# Help needed do we fight for our Marriage?



## Faye1007 (Feb 26, 2010)

Hi,
I need some impartial advice. I have been with my husband for 12 years he has suffered from depression for about 10 years on and off 10 years ago we finished for a short period when he said he didn't love me, which he later said was because he was depressed and confused. 5 years ago the same happened again we were parted for a bit longer and the same happened in November but this time was more serious as he got himself another girlfriend 2 weeks after we finished he moved out 2 months after we finished as he managed to get himself room in a flat. He says he now realises the mistakes he has made all along and wants us to work at our marriage. I am very confused about the whole thing and am also wondering does marriage counselling work? Any advice greatfully received


----------



## bravo99 (Mar 2, 2010)

If he's been depressed that long he needs to regularly be seeing a professional. If he won't nothing will change. Good luck.


----------



## HappyHer (Nov 12, 2009)

Yes, you need to be in counseling. 

First, he needs to get into counseling on his own and get a grip on his depression. Using this as an excuse to come and go in your marriage can no longer be an excuse.
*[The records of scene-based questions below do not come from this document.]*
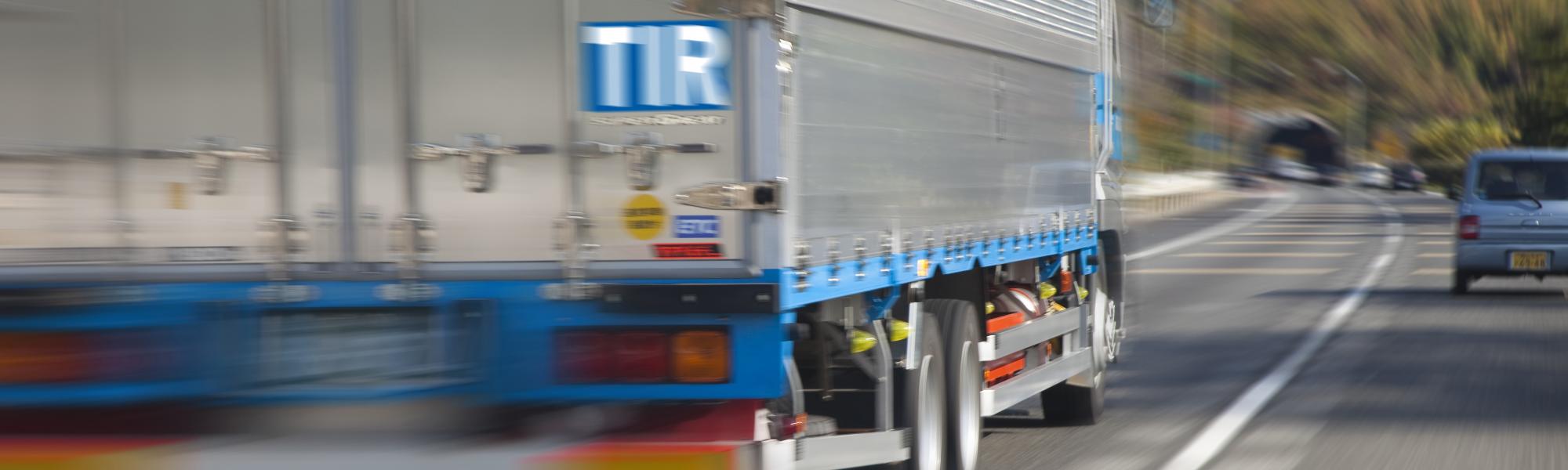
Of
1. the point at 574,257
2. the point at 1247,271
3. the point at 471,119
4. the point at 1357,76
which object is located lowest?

Set appointment with several counselors and find out which one is the best fit for both of you, that is very important. When you find the right fit, you'll be amazed at how helpful it will be for you.


----------



## naojkat (Dec 1, 2009)

HappyHer said:


> Yes, you need to be in counseling.
> 
> First, he needs to get into counseling on his own and get a grip on his depression. Using this as an excuse to come and go in your marriage can no longer be an excuse.
> 
> Set appointment with several counselors and find out which one is the best fit for both of you, that is very important. When you find the right fit, you'll be amazed at how helpful it will be for you.


i think it will work...


----------



## del88 (Mar 24, 2010)

I agree that your husband should get counseling for his depression since that alone can place so much strain on a relationship. I have personally been to marriage counseling and do believe it was very helpful. But, it truly depends on how much you and your partner are committed to working things out. good luck. let us know how things are going.


----------